Activity:
The reply should hold every record, copied exactly, and none of the pictures.

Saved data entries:
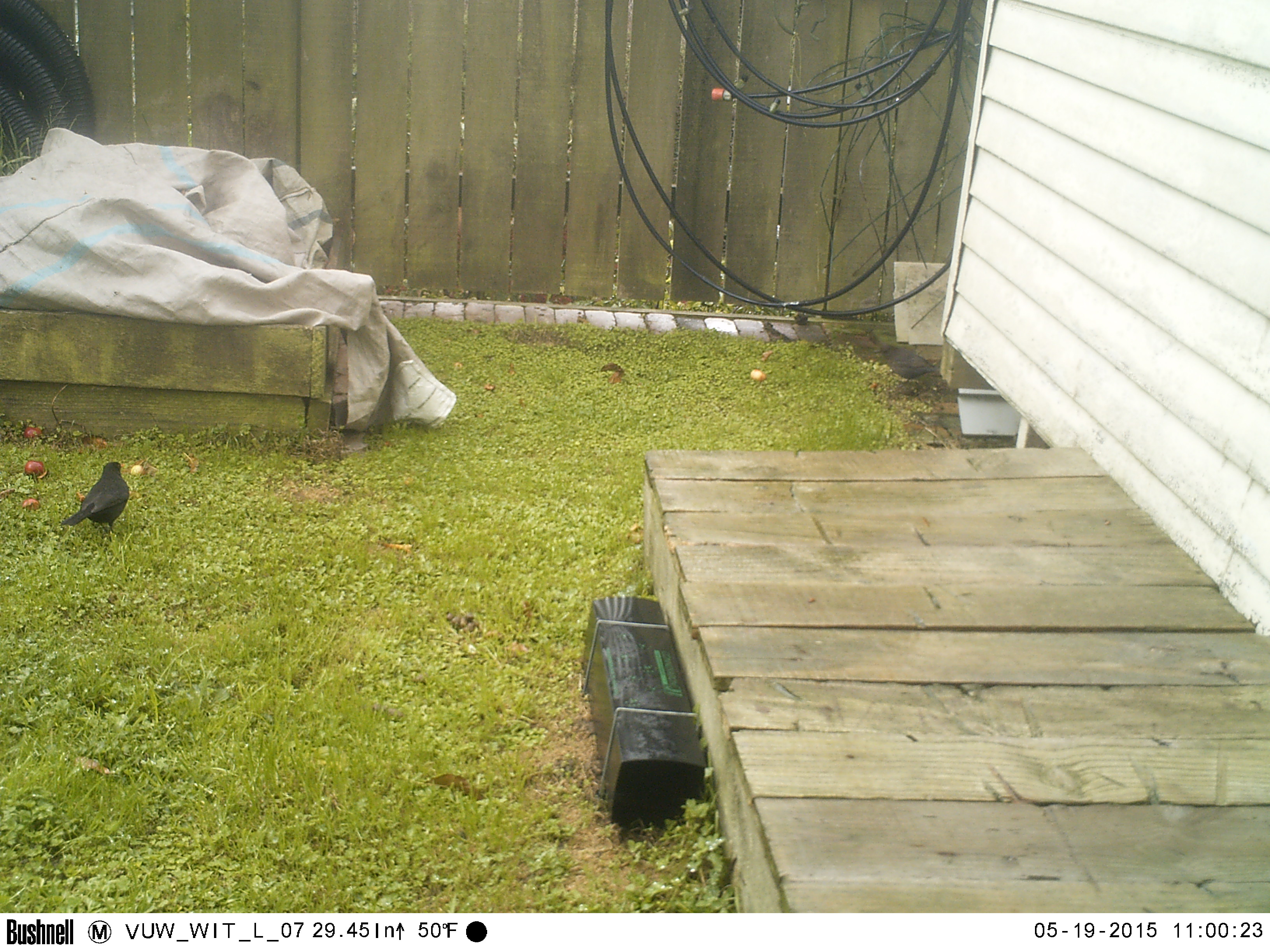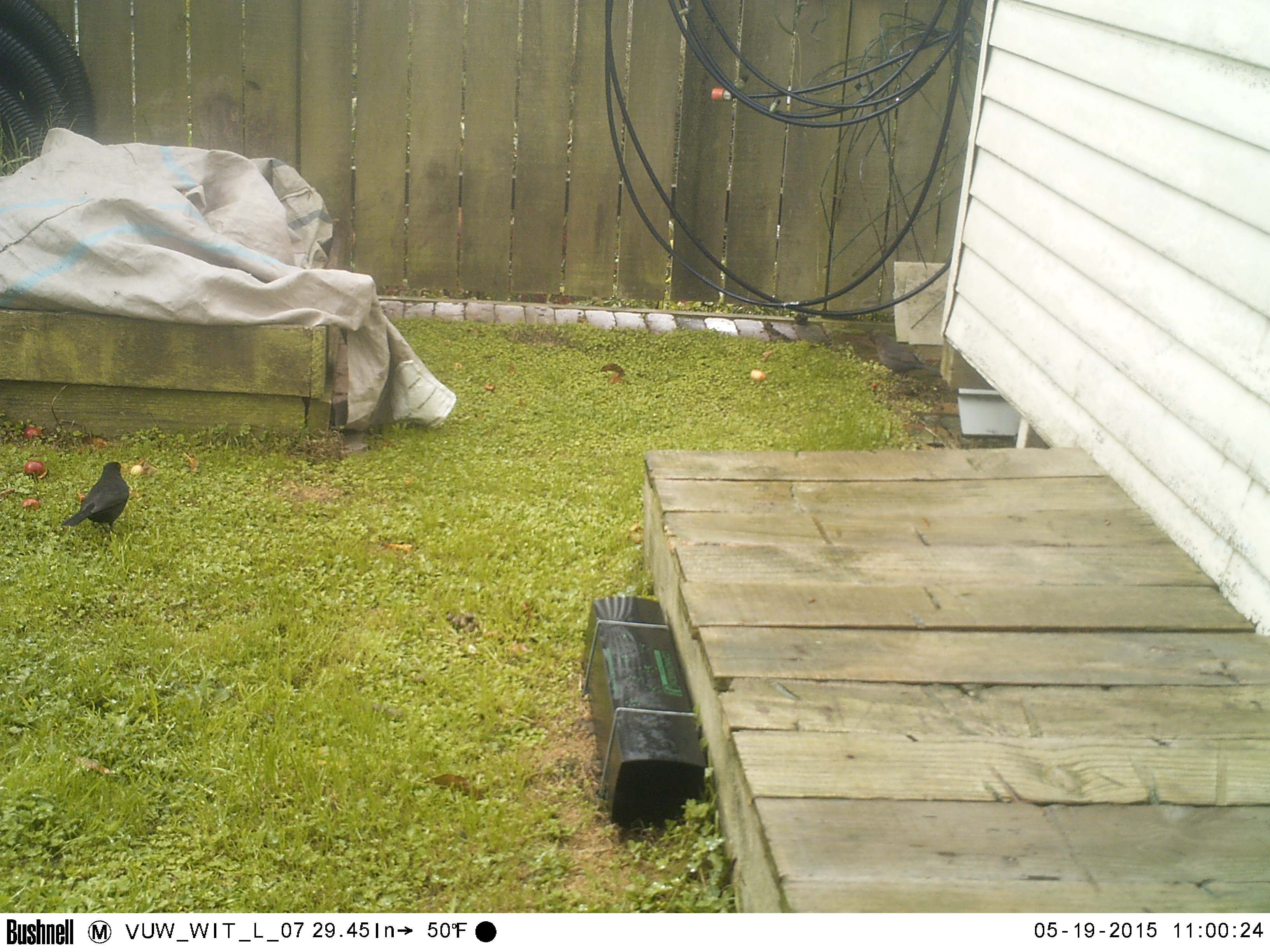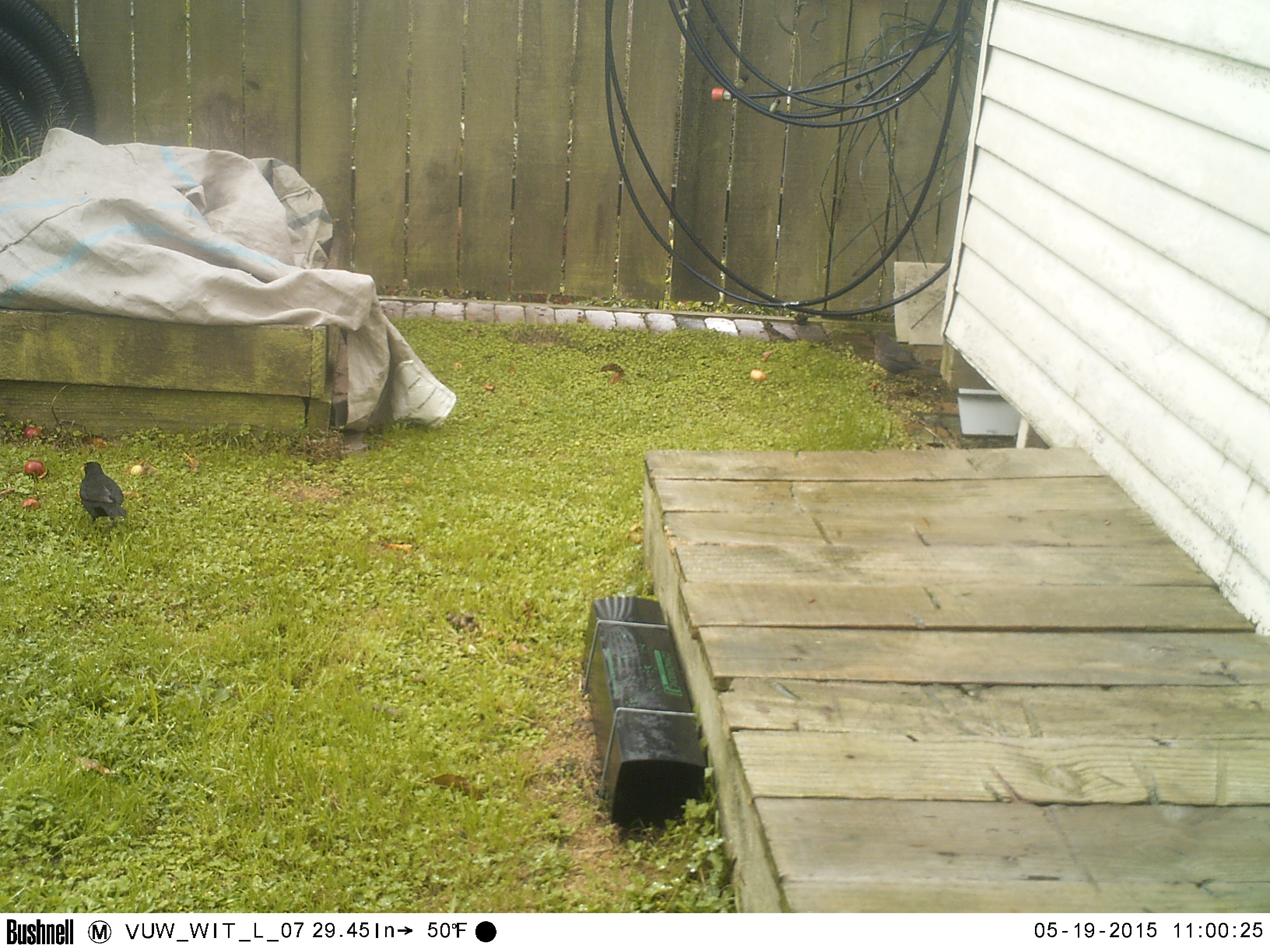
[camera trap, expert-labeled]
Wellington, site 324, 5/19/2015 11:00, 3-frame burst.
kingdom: Animalia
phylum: Chordata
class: Aves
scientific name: Aves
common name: bird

Completed exercise:
[camera trap, expert-labeled]
Wellington, site 324, 5/19/2015 11:00, 3-frame burst.
kingdom: Animalia
phylum: Chordata
class: Aves
scientific name: Aves
common name: bird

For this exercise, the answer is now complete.